**STATED PROBLEM**
Write out the material below again, unchanged.

(Data records)

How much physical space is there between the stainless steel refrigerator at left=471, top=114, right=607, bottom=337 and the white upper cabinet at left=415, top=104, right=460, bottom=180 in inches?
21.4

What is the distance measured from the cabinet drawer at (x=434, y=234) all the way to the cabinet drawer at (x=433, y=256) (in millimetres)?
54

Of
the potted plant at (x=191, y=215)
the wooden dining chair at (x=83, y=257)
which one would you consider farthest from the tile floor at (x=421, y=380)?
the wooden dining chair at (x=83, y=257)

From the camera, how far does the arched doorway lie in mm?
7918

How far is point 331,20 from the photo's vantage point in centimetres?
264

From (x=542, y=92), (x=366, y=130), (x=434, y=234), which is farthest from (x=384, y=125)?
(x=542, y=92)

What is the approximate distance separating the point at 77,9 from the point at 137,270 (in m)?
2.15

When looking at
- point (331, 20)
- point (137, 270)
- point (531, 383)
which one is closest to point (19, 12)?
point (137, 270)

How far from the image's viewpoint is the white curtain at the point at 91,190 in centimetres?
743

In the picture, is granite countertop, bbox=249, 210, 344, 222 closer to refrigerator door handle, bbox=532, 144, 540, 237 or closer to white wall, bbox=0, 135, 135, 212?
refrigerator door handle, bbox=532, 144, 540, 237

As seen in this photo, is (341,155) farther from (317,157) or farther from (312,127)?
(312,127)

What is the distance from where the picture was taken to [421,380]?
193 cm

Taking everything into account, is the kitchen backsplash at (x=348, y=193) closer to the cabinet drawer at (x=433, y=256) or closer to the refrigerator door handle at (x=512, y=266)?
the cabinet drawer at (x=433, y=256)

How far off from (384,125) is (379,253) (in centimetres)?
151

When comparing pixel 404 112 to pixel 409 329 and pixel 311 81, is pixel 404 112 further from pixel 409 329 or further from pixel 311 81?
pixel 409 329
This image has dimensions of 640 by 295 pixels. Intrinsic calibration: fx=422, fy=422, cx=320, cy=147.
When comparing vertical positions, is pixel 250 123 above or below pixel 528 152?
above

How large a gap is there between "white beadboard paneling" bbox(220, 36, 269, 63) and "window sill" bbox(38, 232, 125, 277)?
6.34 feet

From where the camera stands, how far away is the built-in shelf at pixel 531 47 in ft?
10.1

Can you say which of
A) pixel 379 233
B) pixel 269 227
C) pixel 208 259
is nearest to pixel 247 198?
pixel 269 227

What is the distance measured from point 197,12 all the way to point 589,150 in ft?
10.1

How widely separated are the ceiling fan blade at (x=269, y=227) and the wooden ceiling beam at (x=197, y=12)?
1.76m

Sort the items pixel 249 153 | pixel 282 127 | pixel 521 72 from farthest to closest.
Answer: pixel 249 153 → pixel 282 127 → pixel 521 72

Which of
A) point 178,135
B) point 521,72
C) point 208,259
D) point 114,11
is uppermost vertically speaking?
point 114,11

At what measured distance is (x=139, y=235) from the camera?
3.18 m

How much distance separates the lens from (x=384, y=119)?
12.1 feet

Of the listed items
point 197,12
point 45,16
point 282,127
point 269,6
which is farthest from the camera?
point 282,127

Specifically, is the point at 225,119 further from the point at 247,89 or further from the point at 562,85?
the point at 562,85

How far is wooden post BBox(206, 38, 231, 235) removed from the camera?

**WORKED SOLUTION**
How much physical space is there between the stainless steel refrigerator at left=471, top=114, right=607, bottom=337 and the white upper cabinet at left=415, top=104, right=460, bottom=180 in inches?
21.4

What is the distance measured from the cabinet drawer at (x=434, y=234) all the way to the cabinet drawer at (x=433, y=256) (in millimetres)?
54

Of
the potted plant at (x=191, y=215)
the wooden dining chair at (x=83, y=257)
which one would you consider farthest from the tile floor at (x=421, y=380)?
the wooden dining chair at (x=83, y=257)

From the camera, how far does the arched doorway lie in mm?
7918

How far is point 331,20 from the photo's vantage point in centimetres?
264

From (x=542, y=92), (x=366, y=130), (x=434, y=234), which is farthest from (x=384, y=125)?
(x=542, y=92)

What is the approximate distance separating the point at 77,9 from the point at 137,270 (in m)?
2.15

When looking at
- point (331, 20)
- point (137, 270)
- point (531, 383)
which one is closest to point (19, 12)?
point (137, 270)

How far from the image's viewpoint is the white curtain at the point at 91,190 in centimetres?
743

In the picture, is granite countertop, bbox=249, 210, 344, 222 closer to refrigerator door handle, bbox=532, 144, 540, 237 or closer to white wall, bbox=0, 135, 135, 212?
refrigerator door handle, bbox=532, 144, 540, 237

As seen in this photo, is (341,155) farther from (317,157) or farther from (312,127)?
(312,127)

What is the distance from where the picture was taken to [421,380]?
193 cm

Taking everything into account, is the kitchen backsplash at (x=348, y=193) closer to the cabinet drawer at (x=433, y=256) or closer to the refrigerator door handle at (x=512, y=266)?
the cabinet drawer at (x=433, y=256)

How far off from (384,125) is (379,253) (in centimetres)?
151

When comparing pixel 404 112 to pixel 409 329 and pixel 311 81, is pixel 404 112 further from pixel 409 329 or further from pixel 311 81?
pixel 409 329
This image has dimensions of 640 by 295 pixels. Intrinsic calibration: fx=422, fy=422, cx=320, cy=147.
When comparing vertical positions, is pixel 250 123 above or below pixel 528 152?
above

How large a gap is there between "white beadboard paneling" bbox(220, 36, 269, 63) and "window sill" bbox(38, 232, 125, 277)?
6.34 feet

From where the camera stands, how far away is the built-in shelf at pixel 531 47 in ft?
10.1

Can you say which of
A) pixel 379 233
B) pixel 269 227
C) pixel 208 259
is nearest to pixel 247 198?
pixel 269 227

What is the distance measured from point 197,12 all the way to point 589,150 in ft?
10.1

How widely separated are the ceiling fan blade at (x=269, y=227) and the wooden ceiling beam at (x=197, y=12)?
1.76m

Sort the items pixel 249 153 | pixel 282 127 | pixel 521 72 from farthest to closest.
Answer: pixel 249 153 → pixel 282 127 → pixel 521 72

Which of
A) point 178,135
B) point 521,72
C) point 208,259
D) point 114,11
is uppermost vertically speaking?
point 114,11

At what measured distance is (x=139, y=235) from the camera?
3.18 m

How much distance separates the lens from (x=384, y=119)?
12.1 feet

Of the listed items
point 197,12
point 45,16
point 282,127
point 269,6
which is farthest from the camera?
point 282,127

Specifically, is the point at 225,119 further from the point at 247,89 or further from the point at 562,85?
the point at 562,85

How far is wooden post BBox(206, 38, 231, 235) removed from the camera?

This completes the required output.